[Stored data entries]
========
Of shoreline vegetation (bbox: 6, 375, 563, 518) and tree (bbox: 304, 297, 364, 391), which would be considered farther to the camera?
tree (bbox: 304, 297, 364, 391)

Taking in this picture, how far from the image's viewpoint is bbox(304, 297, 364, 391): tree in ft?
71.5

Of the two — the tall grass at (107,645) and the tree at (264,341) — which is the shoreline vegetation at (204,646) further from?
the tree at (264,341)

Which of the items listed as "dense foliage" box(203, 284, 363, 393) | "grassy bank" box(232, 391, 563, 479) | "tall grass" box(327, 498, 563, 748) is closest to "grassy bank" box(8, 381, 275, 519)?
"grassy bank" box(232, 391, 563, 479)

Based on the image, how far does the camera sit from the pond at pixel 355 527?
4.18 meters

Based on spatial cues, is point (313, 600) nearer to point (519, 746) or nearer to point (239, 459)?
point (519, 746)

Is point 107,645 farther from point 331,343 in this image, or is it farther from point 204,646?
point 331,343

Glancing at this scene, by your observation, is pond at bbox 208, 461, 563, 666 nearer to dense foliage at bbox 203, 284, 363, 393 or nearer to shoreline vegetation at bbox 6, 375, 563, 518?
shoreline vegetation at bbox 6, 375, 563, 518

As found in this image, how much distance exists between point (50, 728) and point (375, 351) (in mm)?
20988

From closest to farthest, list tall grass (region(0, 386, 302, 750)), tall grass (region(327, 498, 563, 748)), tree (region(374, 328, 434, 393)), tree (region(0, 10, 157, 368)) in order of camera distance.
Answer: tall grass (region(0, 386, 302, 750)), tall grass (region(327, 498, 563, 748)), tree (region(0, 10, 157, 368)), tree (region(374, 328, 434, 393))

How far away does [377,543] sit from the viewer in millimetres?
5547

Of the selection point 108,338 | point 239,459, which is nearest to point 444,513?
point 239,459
========
▶ [Exercise requirements]:
Duplicate every line of the data above without any changes.

▶ [Exercise result]:
Of shoreline vegetation (bbox: 6, 375, 563, 518) and tree (bbox: 304, 297, 364, 391), which would be considered farther to the camera?
tree (bbox: 304, 297, 364, 391)

Taking in this picture, how far from the image's viewpoint is bbox(304, 297, 364, 391): tree in ft?
71.5

Of the two — the tall grass at (107,645) and the tree at (264,341) — which is the shoreline vegetation at (204,646) further from?
the tree at (264,341)

Which of the items listed as "dense foliage" box(203, 284, 363, 393) | "grassy bank" box(232, 391, 563, 479) | "tall grass" box(327, 498, 563, 748) is closest to "grassy bank" box(8, 381, 275, 519)?
"grassy bank" box(232, 391, 563, 479)

Based on the image, how far does the camera sit from the pond at pixel 355 527?
4.18 meters

Based on spatial cues, is point (313, 600) nearer to point (519, 746) or nearer to point (239, 459)?
point (519, 746)

Is point 107,645 farther from point 331,343 in this image, or is it farther from point 204,646?
point 331,343

Glancing at this scene, by your observation, is pond at bbox 208, 461, 563, 666 nearer to dense foliage at bbox 203, 284, 363, 393 or nearer to shoreline vegetation at bbox 6, 375, 563, 518?
shoreline vegetation at bbox 6, 375, 563, 518

As found in this image, how much distance exists between point (50, 728) and point (375, 351) (in mm)?
20988

From closest to farthest, list tall grass (region(0, 386, 302, 750)), tall grass (region(327, 498, 563, 748)), tree (region(374, 328, 434, 393)), tree (region(0, 10, 157, 368)) in order of camera distance.
Answer: tall grass (region(0, 386, 302, 750)), tall grass (region(327, 498, 563, 748)), tree (region(0, 10, 157, 368)), tree (region(374, 328, 434, 393))

How far away does [377,543] sit from the viewer in millimetres?
5547

Of the selection point 108,338 | point 239,459, which is nearest to point 444,513?
point 239,459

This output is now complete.